#### Text ####

Last week, JPMorgan Chase & Co. announced it would offer individual investors the chance to buy into a new fund being established to invest in emerging social media businesses. Its goal is to find the next Groupon or Twitter.

The JP Morgan Chase initiative comes on the heels of Goldman Sachs Group Inc.'s invitation to its wealthy customers to buy a piece of Facebook Inc., estimated to be worth $50-billion (U.S.).

The bankers are lining up at the trough because there is good money to be made right now in flipping consumer Web businesses. After reporting just its first year of profitability in 2010, The Huffington Post was acquired earlier this month for $315-million – an astronomical six times revenue.

The $6-billion that Google Inc. offered Groupon late last year amounts to a valuation of 12 times Groupon's 2010 revenue – which only goes to show you just how much money people are now paying for the next Facebook.

All of this can leave average business owners feeling buoyed by the prospect of selling their business for a fat multiple.

#### Information shown ####

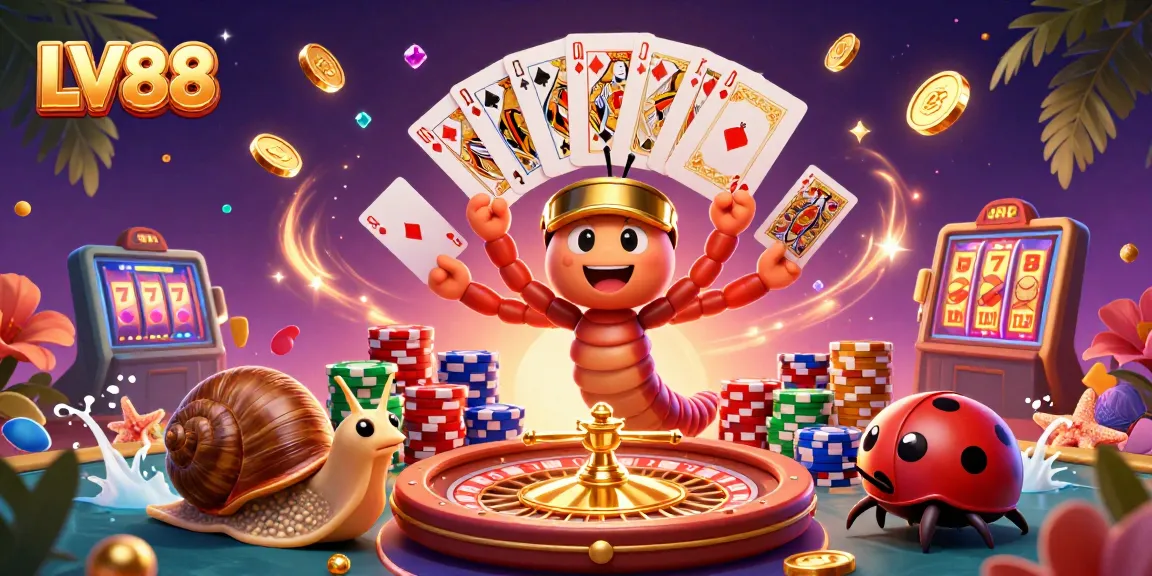 Experience thrilling action at LV88's casino with colorful characters and festive game elements.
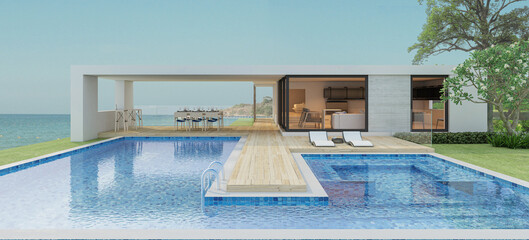 Modern house with a swimming pool, sea view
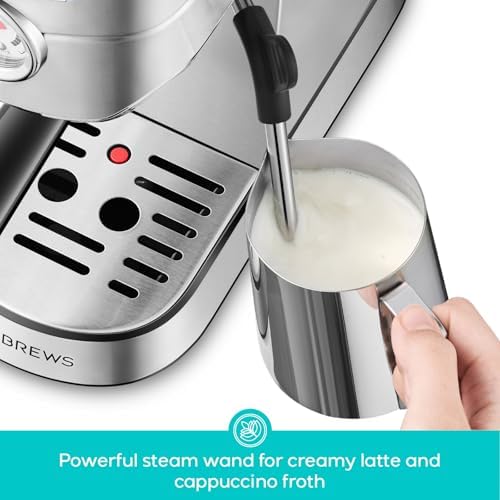 CASABREWS CM5418 Espresso Machine 20 Bar, Compact Espresso Maker with Steam Milk Frother, Stainless Steel Coffee Machine with 34oz Removable Water Tank for Cappuccino, Small Latte Machine, Silver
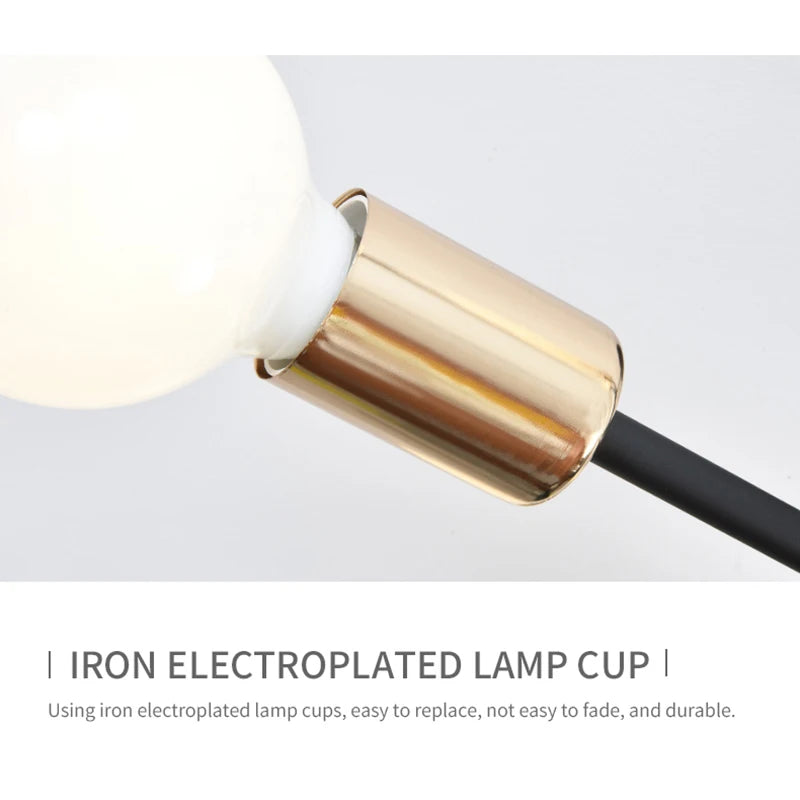 Retro Industrial 6-Head Wrought Iron LED Ceiling Lamp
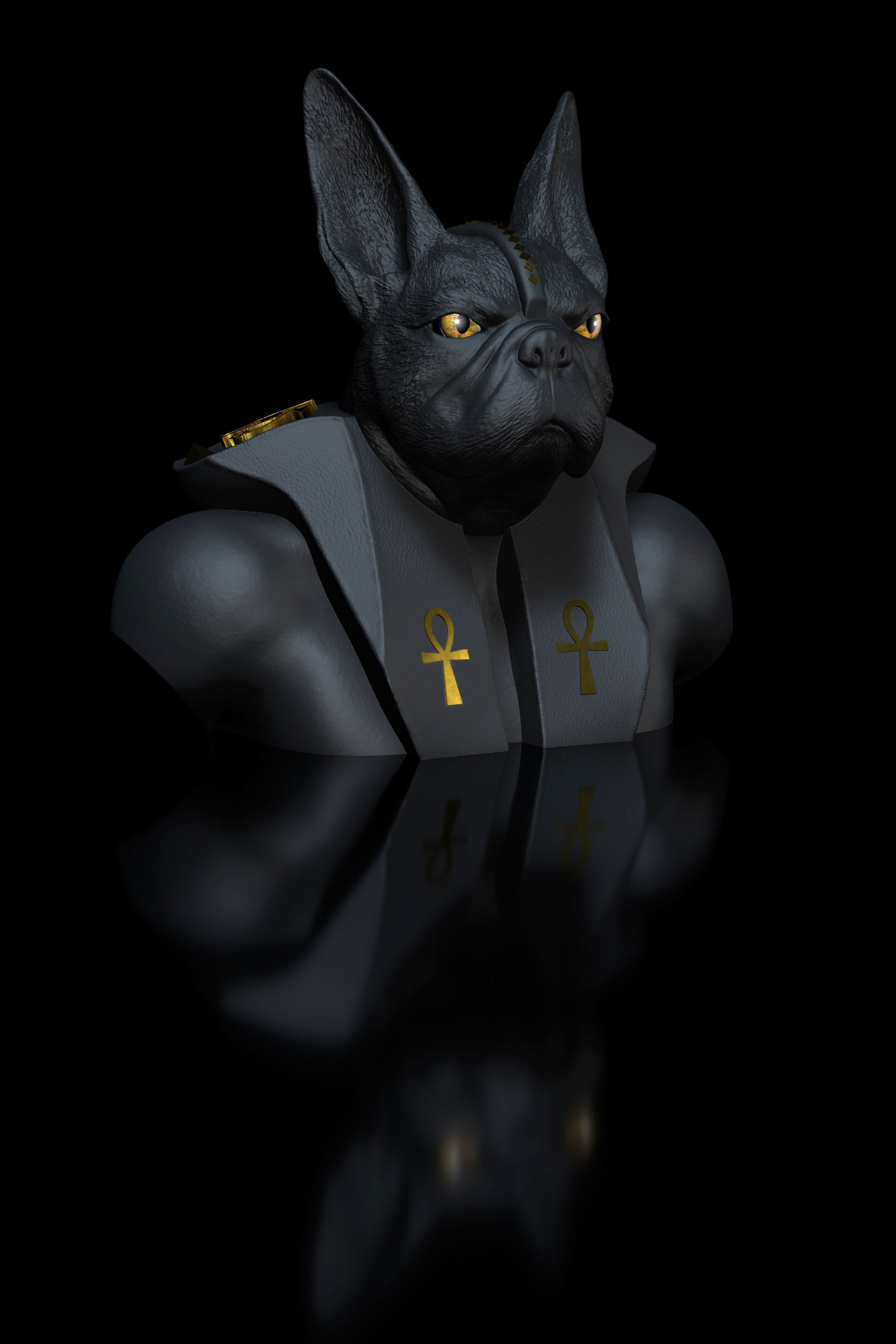 Dog Bulldog Anubis 3D print model_13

####

Work instruction: Return the entire passage on social media valuations, word for word. None of the data is needed for this exercise.

Exercise solution:
Last week, JPMorgan Chase & Co. announced it would offer individual investors the chance to buy into a new fund being established to invest in emerging social media businesses. Its goal is to find the next Groupon or Twitter.

The JP Morgan Chase initiative comes on the heels of Goldman Sachs Group Inc.'s invitation to its wealthy customers to buy a piece of Facebook Inc., estimated to be worth $50-billion (U.S.).

The bankers are lining up at the trough because there is good money to be made right now in flipping consumer Web businesses. After reporting just its first year of profitability in 2010, The Huffington Post was acquired earlier this month for $315-million – an astronomical six times revenue.

The $6-billion that Google Inc. offered Groupon late last year amounts to a valuation of 12 times Groupon's 2010 revenue – which only goes to show you just how much money people are now paying for the next Facebook.

All of this can leave average business owners feeling buoyed by the prospect of selling their business for a fat multiple.